Sceglie di vivere nella Capitale, dove visita la Grotta della Vergine della Rivelazione, e di crescere lì con Lucilla i figli Nicolás, Federico e Chiara, tenendo comunque sempre presente l’Argentina, dove coi primi guadagni da calciatore apre una azienda agricola: “Produciamo cereali, soia e mais. Io e mia moglie veniamo entrambi da una zona agricola e l’idea ci è venuta da lì”, svelerà a Il Posticipo nel 2020.

I frutti raccolti: tutti i successi di Balbo

A 32 anni suonati Balbo realizza che è ora di vincere qualcosa, così sceglie il Parma di Malesani sapendo di non poter essere protagonista ma di trovare i connazionali Crespo, Verón e Sensini e accetta di fare il vice del Valdanito mettendo a disposizione la sua esperienza subentrando dalla panchina. Si rivela prezioso in Coppa Italia giocando titolare e trascinando la squadra in finale e in Coppa Uefa segnando contro Rangers, Bordeaux e Atletico Madrid: gli emiliani vincono le due coppe e il contributo dell’argentino c’è, però a sorpresa passa alla Fiorentina che cerca un attaccante affidabile dopo la pessima esperienza con Edmundo.

In viola Balbo è il vice di Batistuta e le presenze in campionato sono minori, ma in Europa si prende la scena al Franchi prima con una doppietta al Barcellona e poi con un gol ai campioni in carica del Manchester United nel secondo girone eliminatorio, per le ultime notti da Killer.

A giugno sente il richiamo della Roma sulla cui panchina siede Capello e convince l’amico Batistuta a trasferirsi nella capitale. Il 34enne Balbo è chiuso anche da Montella e Delvecchio ma non fa problemi: solo sette partite e nessun gol, il suo ruolo è quello di uomo-spogliatoio e partecipa alla festa scudetto esibendosi con la chitarra al Big Mama, famoso locale in zona Trastevere.

“È stata la ricompensa di tutto il lavoro sporco che avevamo fatto nelle stagioni precedenti, mi è dispiaciuto che della Roma degli anni ’90 fossimo rimasti solo io e Aldair, altri giocatori come Giannini avrebbero meritato di esserci e gioire con noi”, dirà pensando a quel 17 giugno 2001. Dopo un ultimo anno alla Roma col tricolore sul petto, la Supercoppa Italiana vinta contro la Fiorentina e 117 gol totali in Serie A, Balbo chiude il cerchio in patria al Boca Juniors, dove gioca quattro partite e si ritira a 36 anni dopo la morte del padre.

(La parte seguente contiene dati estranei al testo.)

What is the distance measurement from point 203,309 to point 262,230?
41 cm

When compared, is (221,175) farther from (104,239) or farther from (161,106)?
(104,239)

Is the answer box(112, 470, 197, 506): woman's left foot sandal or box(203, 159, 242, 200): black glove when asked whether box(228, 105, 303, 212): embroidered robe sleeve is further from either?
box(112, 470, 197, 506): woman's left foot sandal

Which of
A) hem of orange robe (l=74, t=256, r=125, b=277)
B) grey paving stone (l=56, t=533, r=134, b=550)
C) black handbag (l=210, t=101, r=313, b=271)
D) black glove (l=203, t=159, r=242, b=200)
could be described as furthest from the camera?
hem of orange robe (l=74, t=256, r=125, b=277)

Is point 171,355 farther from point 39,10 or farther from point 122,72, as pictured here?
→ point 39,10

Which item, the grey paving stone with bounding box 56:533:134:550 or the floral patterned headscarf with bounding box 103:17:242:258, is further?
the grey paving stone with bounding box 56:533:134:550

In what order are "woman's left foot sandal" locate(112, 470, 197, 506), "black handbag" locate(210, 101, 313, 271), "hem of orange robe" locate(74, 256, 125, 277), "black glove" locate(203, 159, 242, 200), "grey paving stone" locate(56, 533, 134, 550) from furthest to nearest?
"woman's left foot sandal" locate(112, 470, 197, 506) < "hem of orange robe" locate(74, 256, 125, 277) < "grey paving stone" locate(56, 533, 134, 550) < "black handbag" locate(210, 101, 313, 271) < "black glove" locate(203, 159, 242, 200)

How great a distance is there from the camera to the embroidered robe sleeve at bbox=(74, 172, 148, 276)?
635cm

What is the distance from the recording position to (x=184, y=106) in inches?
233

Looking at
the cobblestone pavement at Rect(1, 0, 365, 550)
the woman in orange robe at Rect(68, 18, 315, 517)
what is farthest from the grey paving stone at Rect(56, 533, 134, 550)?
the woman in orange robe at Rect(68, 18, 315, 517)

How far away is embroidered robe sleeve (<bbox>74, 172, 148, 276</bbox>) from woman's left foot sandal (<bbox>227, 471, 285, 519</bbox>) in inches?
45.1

Abel Balbo gioca con la Roma Fonte: Imago Images

Posizione, numero di maglia e skills di Balbo

Nato come mezz’ala di corsa capace di inserirsi in zona gol, Balbo cambia ruolo al Newell’s e diventa un centravanti che sa partire in progressione e calciare in porta con forza col suo destro, oltre a colpire di testa con precisione chirurgica. Negli anni affina la tecnica individuale e diventa devastante in area di rigore, ma anche sui calci piazzati iniziando a battere le punizioni dalla media distanza, e quando torna a giocare a centrocampo ha l’intelligenza tattica per gestire la situazione e coprire i compagni di reparto che avanzano.

Il numero tipico del centravanti è chiaramente il 9 che in Italia indossa con le maglie di Udinese e Roma alla sua prima esperienza, poi passa al 18 sia al Parma che alla Fiorentina, essendo la riserva di Crespo e Batistuta. Di ritorno a Roma sceglie prima il 21 e poi il 16, mentre nella nazionale argentina esordisce col 22 in Copa América per poi arrendersi alla numerazione per ordine alfabetico e tenere il 3 a Italia ’90, mentre a Usa ’94 ha il 19 e a Francia ’98 il 18.

Abel Balbo ora: l’esperienza da allenatore

Balbo ottiene il patentino da allenatore nel 2007 a Coverciano e tra il 2009 e il 2012 guida il Treviso e l’Arezzo: l’esperienza con i veneti dura solo quattro partite e viene esonerato dopo altrettante sconfitte, mentre dirigendo l’area tecnica dei toscani centra la salvezza al primo anno, ma dopo dissidi con la società lascia a cinque giornate dalla fine del campionato successivo. Nel 2013 diventa procuratore sportivo facendo la spola tra Argentina e Italia, poi si trasferisce due anni più tardi a Boston dove fonda una scuola calcio, la Balbo Soccer Academy.

Fino al 2020 fa l’opinionista e il commentatore tecnico nelle trasmissioni sportive italiane e argentine, poi arriva a luglio 2022 la chiamata del Central Córdoba che rischia di retrocedere dalla Primera División e conclude il campionato a metà classifica dopo 8 vittorie, 2 pareggi e 8 sconfitte. Il 1° dicembre l’Estudiantes de La Plata, il cui vice presidente è l’amico Verón, annuncia l’ingaggio di Balbo per il campionato del 2023 che per il Pincha è iniziata il 28 gennaio.